“We need to drop rigidity and embrace flexibility. There are specialists in private hospitals, these can be given practical exams to gauge their competence”
Dr. Jane Ruth Aceng, the minister of Health, has made a case for “rigidity” in the recruitment of specialists and other top cadres in the health sector to be dropped in order to help attract missing key personnel in government hospitals.
Aceng together with state minister in charge of primary health care, Dr. Joyce Moriku and that of general duties, Robinah Nabanja were earlier today at Parliament to explain the irony of the ministry of health failing to utilize sh15b in wage budget yet it's understaffed.
To explain the irony to lawmakers sitting on the health committee, minister of public service, chairman Health Service Commission (HSC), Prof. Pius Okong and top echelon of the ministry of health were also in attendance.
“We need to drop rigidity and embrace flexibility. There are specialists in private hospitals, these can be given practical exams to gauge their competence instead of insisting on one rising through the ranks and experience,” Aceng said.

Dataset items

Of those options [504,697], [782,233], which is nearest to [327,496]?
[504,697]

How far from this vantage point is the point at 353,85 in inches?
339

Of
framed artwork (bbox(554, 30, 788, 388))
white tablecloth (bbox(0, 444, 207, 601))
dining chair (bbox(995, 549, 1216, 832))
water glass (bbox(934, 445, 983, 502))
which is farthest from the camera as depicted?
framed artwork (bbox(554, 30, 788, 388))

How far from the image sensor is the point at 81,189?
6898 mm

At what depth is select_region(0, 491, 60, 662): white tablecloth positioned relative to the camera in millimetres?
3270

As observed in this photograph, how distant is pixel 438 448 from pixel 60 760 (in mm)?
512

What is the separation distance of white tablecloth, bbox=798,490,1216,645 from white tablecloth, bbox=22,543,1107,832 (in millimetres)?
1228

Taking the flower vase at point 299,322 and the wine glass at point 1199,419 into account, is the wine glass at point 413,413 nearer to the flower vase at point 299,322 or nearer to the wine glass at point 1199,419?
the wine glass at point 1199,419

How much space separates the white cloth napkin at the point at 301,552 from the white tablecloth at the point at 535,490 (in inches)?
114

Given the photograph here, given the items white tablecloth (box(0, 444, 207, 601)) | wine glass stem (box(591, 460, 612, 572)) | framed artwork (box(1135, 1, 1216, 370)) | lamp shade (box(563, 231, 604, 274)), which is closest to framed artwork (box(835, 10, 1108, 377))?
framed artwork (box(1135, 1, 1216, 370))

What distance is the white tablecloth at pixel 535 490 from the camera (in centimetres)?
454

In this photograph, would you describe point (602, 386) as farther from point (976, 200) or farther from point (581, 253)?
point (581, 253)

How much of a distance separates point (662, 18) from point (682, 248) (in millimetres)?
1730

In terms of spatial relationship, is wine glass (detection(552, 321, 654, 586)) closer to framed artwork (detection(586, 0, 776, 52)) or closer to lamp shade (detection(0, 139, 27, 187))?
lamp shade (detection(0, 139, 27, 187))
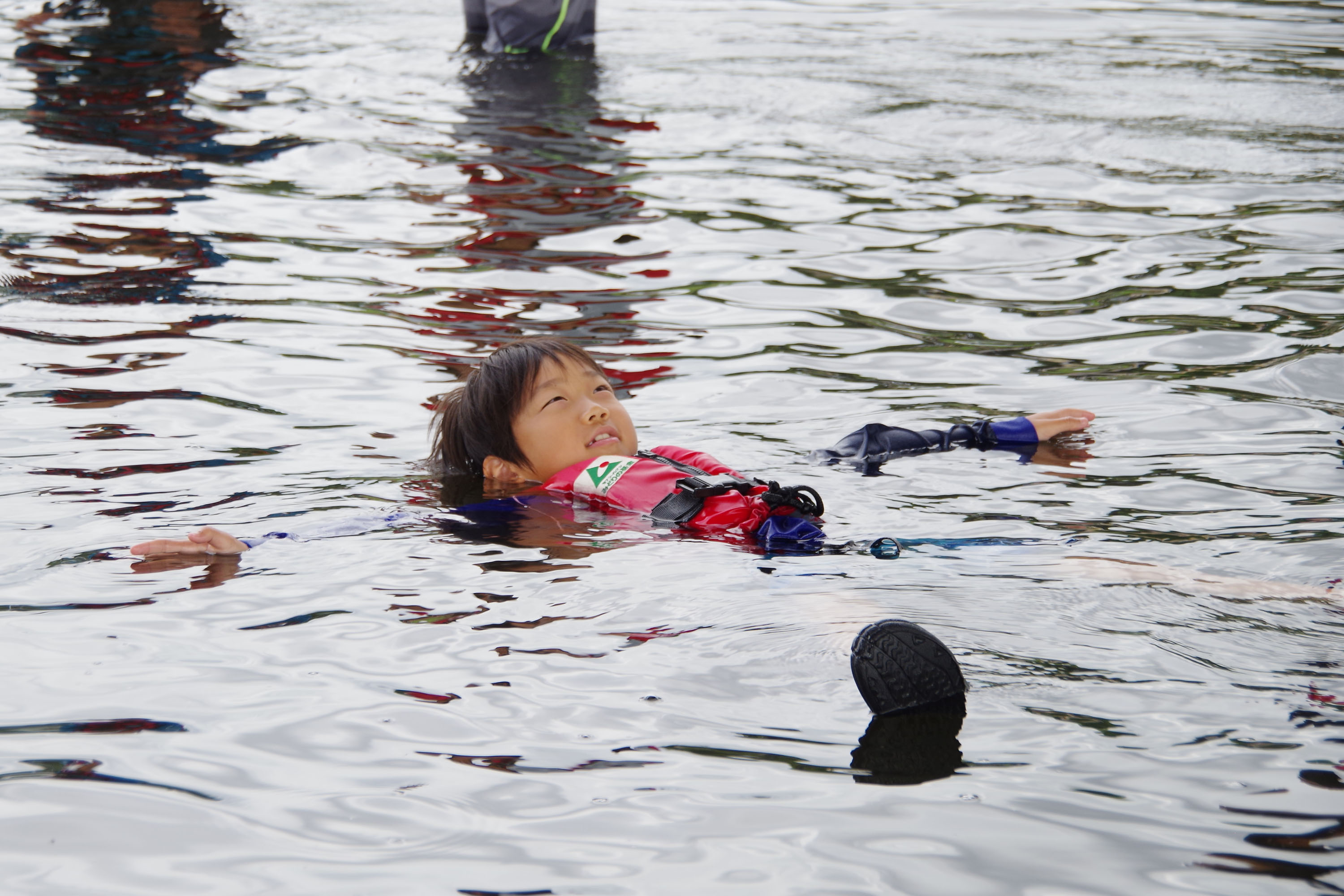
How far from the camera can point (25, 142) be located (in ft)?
30.1

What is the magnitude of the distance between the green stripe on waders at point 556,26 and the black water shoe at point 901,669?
11.5 metres

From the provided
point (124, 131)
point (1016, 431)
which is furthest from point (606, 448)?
point (124, 131)

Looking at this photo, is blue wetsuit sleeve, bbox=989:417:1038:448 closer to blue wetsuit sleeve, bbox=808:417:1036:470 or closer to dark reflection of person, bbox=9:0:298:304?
blue wetsuit sleeve, bbox=808:417:1036:470

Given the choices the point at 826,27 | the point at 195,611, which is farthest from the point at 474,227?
the point at 826,27

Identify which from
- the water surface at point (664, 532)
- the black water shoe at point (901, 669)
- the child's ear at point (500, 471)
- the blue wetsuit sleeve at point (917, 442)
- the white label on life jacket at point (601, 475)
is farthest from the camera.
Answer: the blue wetsuit sleeve at point (917, 442)

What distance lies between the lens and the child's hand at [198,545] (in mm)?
3604

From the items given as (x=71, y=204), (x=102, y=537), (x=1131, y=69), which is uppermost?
(x=1131, y=69)

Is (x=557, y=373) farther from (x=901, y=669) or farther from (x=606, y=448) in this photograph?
(x=901, y=669)

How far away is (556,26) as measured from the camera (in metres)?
13.2

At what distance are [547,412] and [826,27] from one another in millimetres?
12197

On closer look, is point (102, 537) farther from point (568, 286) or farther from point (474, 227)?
point (474, 227)

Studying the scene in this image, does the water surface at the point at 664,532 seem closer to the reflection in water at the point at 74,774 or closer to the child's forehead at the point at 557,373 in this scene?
the reflection in water at the point at 74,774

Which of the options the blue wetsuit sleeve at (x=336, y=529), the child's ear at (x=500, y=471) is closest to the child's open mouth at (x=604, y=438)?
the child's ear at (x=500, y=471)

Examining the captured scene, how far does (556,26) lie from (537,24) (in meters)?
0.24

■ REQUIRED ACTIONS:
A – Quote the article on health sector recruitment, everything from "To explain the irony to" down to "also in attendance.".
B – Write the next part of the article on health sector recruitment, beginning after its final sentence.

■ SOLVED PROBLEMS:
A –
To explain the irony to lawmakers sitting on the health committee, minister of public service, chairman Health Service Commission (HSC), Prof. Pius Okong and top echelon of the ministry of health were also in attendance.

B –
Currently, the recruitment process by HSC can take up nine months. Data presented before the committee by HSC indicates that the government is finding it hard to attract and retain top cadre medical personnel – especially in regional referral hospitals.
Between 2015/16 and 2018/19, according to Okong, efforts by HSC to recruit 49 senior consultants and consultants in referral hospitals came to naught despite running advertisements.
One hospital that is affected by this problem is Lira Regional Referral Hospital whose only specialist also doubles as its director. For a long time, HSC has struggled to recruit specialists, even after salary enhancement.
Early this year, the government moved to stem the loss of consultants and specialists to university medical schools by making it explicit that top tier doctors at university and government hospitals earn the same pay.